Linear discriminant analysis (LDA) has been a useful tool in pattern recognition and data analysis research and practice. While linearity of class boundaries cannot always be expected, nonlinear projections through pre-trained deep neural networks have served to map complex data onto feature spaces in which linear discrimination has served well. The solution to binary LDA is obtained by eigenvalue analysis of within-class and between-class scatter matrices. It is well known that the multiclass LDA is solved by an extension to the binary LDA, a generalised eigenvalue problem, from which the largest subspace that can be extracted is of dimension one lower than the number of classes in the given problem. In this paper, we show that, apart from the first of the discriminant directions, the generalised eigenanalysis solution to multiclass LDA does neither yield orthogonal discriminant directions nor maximise discrimination of projected data along them. Surprisingly, to the best of our knowledge, this has not been noted in decades of literature on LDA. To overcome this drawback, we present a derivation with a strict theoretical support for sequentially obtaining discriminant directions that are orthogonal to previously computed ones and maximise in each step the Fisher criterion. We show distributions of projections along these axes and demonstrate that discrimination of data projected onto these discriminant directions has optimal separation, which is much higher than those from the generalised eigenvectors of the multiclass LDA. Using a wide range of benchmark tasks, we present a comprehensive empirical demonstration that on a number of pattern recognition and classification problems, the optimal discriminant subspaces obtained by the proposed method, referred to as GO-LDA (Generalised Optimal LDA), can offer superior accuracy.
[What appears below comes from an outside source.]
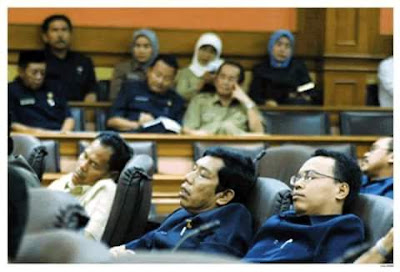Foto-Foto Anggota Dewan (DPR/DPRD) RI Tidur Pulas Saat Sidang Soal Rakyat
翻译：线性判别分析（LDA）一直是模式识别与数据分析研究及实践中行之有效的工具。虽然类别边界的线性特征并非总能得到保证，但通过预训练深度神经网络实现的非线性投影，可将复杂数据映射到便于线性判别的特征空间。二元LDA的解可通过类内散度矩阵与类间散度矩阵的特征值分析获得。众所周知，多类LDA通过将二元LDA扩展为广义特征值问题求解，其最大可提取子空间的维数比给定问题中的类别数少一。本文表明，除第一个判别方向外，多类LDA的广义特征分析解既不能产生正交的判别方向，也不能最大化投影数据沿这些方向的判别能力。令人惊讶的是，据我们所知，这一缺陷在数十年的LDA文献中未被注意到。为克服此缺陷，我们提出一种具有严格理论支持的推导方法，可顺序获取与先前计算方向正交且在每一步最大化Fisher准则的判别方向。我们展示了沿这些轴的投影分布，并证明投影到这些判别方向上的数据具有最优分离度，其分离效果远优于多类LDA的广义特征向量。通过广泛的基准任务，我们综合性地实证表明：在诸多模式识别与分类问题中，由所提方法（称为GO-LDA，即广义最优LDA）获得的最优判别子空间能够提供更优的分类准确率。